Rather than burning or cutting material, the excimer laser adds enough energy to disrupt the molecular bonds of the surface tissue, which effectively disintegrates into the air in a tightly controlled manner through ablation rather than burning. Thus excimer lasers have the useful property that they can remove exceptionally fine layers of surface material with almost no heating or change to the remainder of the material which is left intact.

Here is what I remember of the surgery itself. All of this happened in less than ten minutes, maybe five or six. I lay on the table, and they put the bolster under my knees. The table is motorized and it rotates me under the laser. I get the shot. I am positioned to work on the right eye first. They put a clamp on my eyelid to hold it open. They tell me to look at the green spot – which is actually a wide green pattern, kind of like a snowy TV screen, or a 2D barcode. The nurse says, "Now we will let you hear the sounds of the surgery, so they will be familiar. First, the [name I forgot] will position your eye, then the microkeratome will make a sound [buzzing sound], then, finally, the laser will make a high-pitched sound." The doctor held my head. The second doctor took my pulse. The microkeratome was lowered toward my eye. The nurse called out two numbers, something like, "436, 528." The doctor said, "Lower," which I took to be a confirmation, or a "Go" statement, rather than a directive.The buzzing started. My sight went very blurry. "Keep staring at the center of the green dot." I thought, "No turning back now." Funny time to think that, but whatever. The buzzing stopped. Through blurry vision I saw a clear sheet with a hole in it placed over my eye, probably a sort of bib to protect the eye from debris. The high-pitched sound began.

I did a lot of reading about all this, over five years, but no one, nowhere, told me there would be a smell, like burning hair. So I stopped breathing through my nose.

A few seconds later, at most a minute or two of ablation, the doctor said, "Perfect." The laser stopped, he removed the protective sheet, the flap went back onto my cornea, and he started putting drops in my eye while it sealed in place, which took maybe 10 - 30 seconds. The table repositioned me for left eye treatment, and we began again. The left eye took a bit longer because it was a stronger correction. I was twitchier, and tried to focus on my breathing.

And then, the table moved me out from under the laser, and the doctor said, "Aren't you glad you don't have four eyes?" which is a very funny double entendre, if you think about it. Even at this moment, through blurry, wet eyes, I could tell the light was entering my eyes totally differently.

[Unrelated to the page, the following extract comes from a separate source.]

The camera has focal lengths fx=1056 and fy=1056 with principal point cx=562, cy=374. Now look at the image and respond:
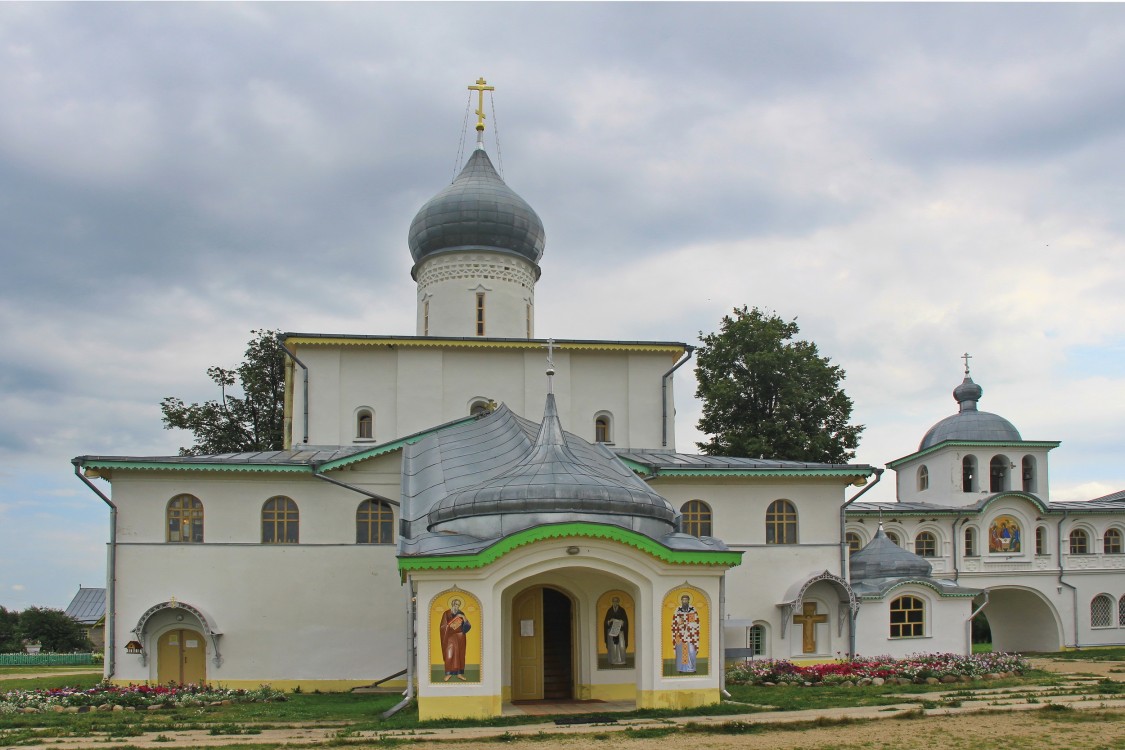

They walked me across the hall to a typical optometrist setup, and did a close inspection of each eye. My left eye had a 'piece of mucus' he carefully brushed away – this could have been a euphemism for making sure the edge of the flap was not curling up. In any case, he did that, said, "Perfect," and they taped plastic shields over my eyes, which I wore until the next morning. I got some basic instructions, and we walked down the hall, got our coats, and some water, and drove out of the parking lot at about 2 PM, one hour after checking in.